Return every line of the entries that includes the word "Card".

Stored data
--------------------
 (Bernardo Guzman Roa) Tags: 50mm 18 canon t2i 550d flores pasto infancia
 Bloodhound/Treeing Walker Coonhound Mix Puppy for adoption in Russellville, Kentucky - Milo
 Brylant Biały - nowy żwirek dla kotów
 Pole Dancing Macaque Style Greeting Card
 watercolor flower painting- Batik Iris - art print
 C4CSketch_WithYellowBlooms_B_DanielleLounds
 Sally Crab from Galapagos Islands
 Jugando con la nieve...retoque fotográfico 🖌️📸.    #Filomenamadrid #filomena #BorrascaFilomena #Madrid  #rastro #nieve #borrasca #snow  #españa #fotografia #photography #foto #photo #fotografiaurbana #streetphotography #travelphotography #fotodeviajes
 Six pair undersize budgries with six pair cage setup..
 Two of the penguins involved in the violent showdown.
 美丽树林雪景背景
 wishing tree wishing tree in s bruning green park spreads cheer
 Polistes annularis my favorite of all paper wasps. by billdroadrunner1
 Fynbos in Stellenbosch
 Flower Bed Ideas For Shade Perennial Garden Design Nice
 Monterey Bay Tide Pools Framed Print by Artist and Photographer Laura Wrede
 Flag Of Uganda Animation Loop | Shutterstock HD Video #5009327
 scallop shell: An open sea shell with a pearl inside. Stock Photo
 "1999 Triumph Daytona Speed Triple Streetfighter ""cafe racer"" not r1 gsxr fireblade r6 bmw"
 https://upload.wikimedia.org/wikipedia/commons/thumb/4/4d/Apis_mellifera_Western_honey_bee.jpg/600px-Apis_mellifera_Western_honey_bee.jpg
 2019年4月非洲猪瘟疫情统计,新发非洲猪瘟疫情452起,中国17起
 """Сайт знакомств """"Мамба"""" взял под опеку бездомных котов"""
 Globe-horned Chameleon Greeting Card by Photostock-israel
--------------------
Response to this exercise:
 Pole Dancing Macaque Style Greeting Card
 Globe-horned Chameleon Greeting Card by Photostock-israel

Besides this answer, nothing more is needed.